| Text |
##########

Von Neumann-Bounded Set in Weak Topology is Norm Bounded

Theorem

Let $\struct {X, \norm {\, \cdot \,} }$ be a normed vector space.

Let $w$ be the weak topology on $\struct {X, \norm {\, \cdot \,} }$.

Let $B$ be a von Neumann-bounded subset of $\struct {X, w}$.

Then $B$ is a von Neumann-bounded subset of $\struct {X, \norm {\, \cdot \,} }$

Let $X^\ast$ be the normed dual space of $X$.

Let $X^{\ast \ast}$ be the second normed dual of $X$.

Let $f \in X^\ast$.

$V = \set {y \in X : \cmod {\map f y} < 1}$ is an open neighborhood of $\mathbf 0_X$ in $\struct {X, w}$.

So there exists $r > 0$ such that:

$B \subseteq r V$

That is, if $x \in B$ we have $x = r y$ for some $y \in V$.

That is:

$\cmod {\map f x} = r \cmod {\map f y} < r$

giving:

$\ds \cmod {\map f x} < r$

for all $x \in B$.

Hence:

$\ds \sup_{x \mathop \in B} \cmod {\map f x} < \infty$

for each $f \in X^\ast$.

That is:

$\ds \sup_{x \mathop \in B} \cmod {\map {x^\wedge} f} < \infty$

for each $f \in X^\ast$.

Since $X^\ast$ is a Banach space, we can apply the Banach-Steinhaus Theorem to the maps $\family {x^\wedge : X^\ast \to \Bbb F}_{x \in X}$.

Doing that, we obtain:

$\ds \sup_{x \mathop \in B} \norm {x^\wedge}_{X^{\ast \ast} } < \infty$

$\ds \sup_{x \mathop \in B} \norm x < \infty$

So there exists $M \in \R_{>0}$ such that:

$\norm x \le M$ for each $x \in B$.

$\blacksquare$

##########

| Record set |
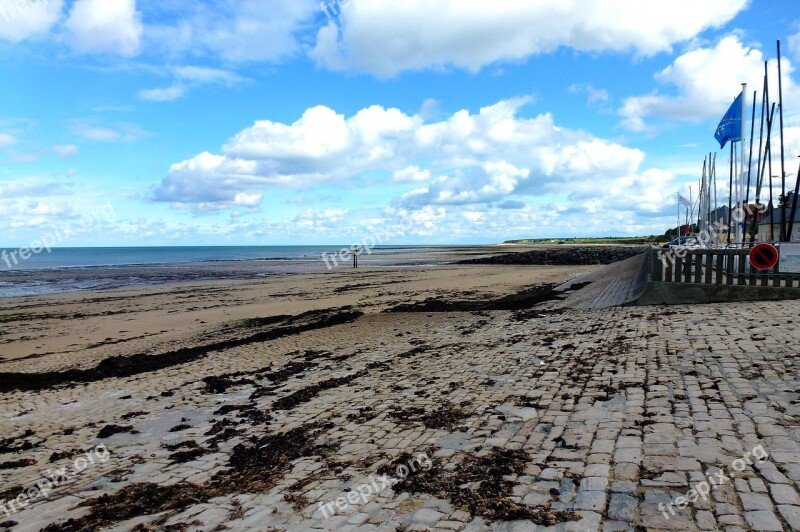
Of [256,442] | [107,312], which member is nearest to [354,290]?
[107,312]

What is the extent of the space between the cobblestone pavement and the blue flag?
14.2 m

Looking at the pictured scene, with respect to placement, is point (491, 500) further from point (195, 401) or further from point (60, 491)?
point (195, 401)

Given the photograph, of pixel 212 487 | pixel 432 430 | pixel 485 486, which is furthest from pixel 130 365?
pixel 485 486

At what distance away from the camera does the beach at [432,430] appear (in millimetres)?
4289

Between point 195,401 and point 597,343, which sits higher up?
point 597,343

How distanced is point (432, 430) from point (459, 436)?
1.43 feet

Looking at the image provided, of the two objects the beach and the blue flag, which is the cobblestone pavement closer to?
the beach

##########

Which theorem does the proof apply to the maps from X* to the scalar field, and why is it allowed to? None of the items has any bearing on what you need to do.

| Reply to the exercise |
The proof applies the Banach-Steinhaus Theorem, which is allowed because X* is a Banach space.